Chapter 67: Savings Statute
The Case: Foster v. St. Joseph Hosp. , 158 S.W.3d 418 (Tenn. Ct. App. 2004).
The Basic Facts: The grand-nephew of a decedent, after being given power of attorney, brought a wrongful death action against a hospital and doctors for medical malpractice. The grand-nephew then dismissed the claim voluntarily, but refiled action, adding the decedent's wife as a Plaintiff, within one year of dismissing the suit, but two years after the decedent's death, which was beyond the statute of limitations period.
The Bottom Line:
- "Because Tennessee law favors the resolution of disputes on their merits, the savings statute must be given a broad and liberal construction. Henley v. Cobb, 916 S.W.2d 915, 916 (Tenn. 1996). The purpose behind the savings statute is ''to aid the courts in administering the law fairly between litigants without binding them to minor and technical mistakes made by their counsel in interpreting the complexities of our laws of procedure.'' Id. at 917 (quoting Gen. Accident Fire & Life Assurance Corp. v. Kirkland, 356 S.W.2d 283, 285 (Tenn. 1962)). To determine whether the savings statute is applicable, the court must ascertain whether the defendant had notice: '[N]otice to the party affected is the true test of the statute's applicability. . . . 'The important consideration is that, by invoking judicial aid, a litigant gives timely notice to his adversary of a present purpose to maintain his rights before the courts.'' Id. at 917-18 (quoting Burns v. People's Tel. & Tel. Co., 33 S.W.2d 76, 78 (Tenn. 1930)). Thus, the savings statute is only applicable when the original complaint and the new complaint allege substantially the same cause of action, which includes identity of the parties. See Turner v. Aldor Co. of Nashville, 827 S.W.2d 318, 321 (Tenn. Ct. App. 1991). It is not necessary that the two complaints be identical, only that the allegations arise out of the same transaction or occurrence. See Energy Sav. Prods., Inc. v. Carney, 737 S.W.2d 783, 784-85 (Tenn. Ct. App. 1987) (holding that the savings statute was applicable to the second complaint, which had been amended to add a new claim, because the claim arose out of the same conduct, transaction, or occurrence alleged in the original action and the plaintiff, therefore, could have added the claim to the first action under Tennessee Rule of Civil Procedure 15). In determining whether there is identity of the parties between the two actions, we are mindful that, though the caption of a case is intended to identify the parties, the allegations of the complaint itself dictate the true parties to the lawsuit. Goss v. Hutchins, 751 S.W.2d 821, 824-25 (Tenn. 1988)." 158 S.W.3d at 422.

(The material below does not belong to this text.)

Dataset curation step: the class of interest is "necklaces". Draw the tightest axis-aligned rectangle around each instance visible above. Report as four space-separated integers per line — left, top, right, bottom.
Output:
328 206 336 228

- "If the original federal lawsuit commenced the action, we must determine whether the savings statute was applicable. As noted above, the savings statute is applicable where the original complaint and the new complaint allege substantially the same cause of action, including identity of the parties. See Turner v. Aldor Co. of Nashville, 827 S.W.2d 318, 321 (Tenn. Ct. App. 1991). The two complaints need not be identical, so long as they arise out of the same transaction or occurrence. See Energy Sav. Prods., Inc. v. Carney, 737 S.W.2d 783, 784-85 (Tenn. Ct. App. 1987)." Id. at 425.
- "Given the Tennessee Supreme Court's stated liberality in Chapman toward plaintiffs sometimes struggling to name the proper party plaintiff in a wrongful death action, as well as the purpose behind the savings statute, we must hold that the savings statute is applicable in this case. Despite the defects of the pleadings in the instant case, from the time they received service of process in the first action, the Defendants have been on notice that they would have to defend themselves against allegations of medical malpractice arising out of Mrs. Foster's death. With the addition of Mr. Foster in the second action, the defect in naming the proper party plaintiff was cured with no prejudice to the Defendants. Since the savings statute was applicable, the Plaintiffs' claim is not time-barred, and we find that the trial court erred in dismissing the complaint." Id.
Other Sources of Note: The savings statute is found at Tenn. Code Ann. § 28-1-105. It is a rule of substantive law that a federal court must apply in a diversity case. Agricultural Services Ass'n, Inc. v. Ferry-Morris Seed Co., Inc., 551 F.2d 1057, 1063 (6th Cir. 1977).
Recent Cases: Sowell v. Estate of Davis , No. W2009-00571-COA-R3-CV, 2009 WL 4929402 (Tenn. Ct. App. Dec. 21, 2009) (holding trial court erred in finding savings statute in applicable; further holding defendant and the estate of defendant were identical parties for purposes of re-filing under the savings statute where first case was dismissed prior to ruling on motion to dismiss for failure to substitute proper party and defendant died after dismissal leaving plaintiff no choice but to file second suit against the estate of defendant).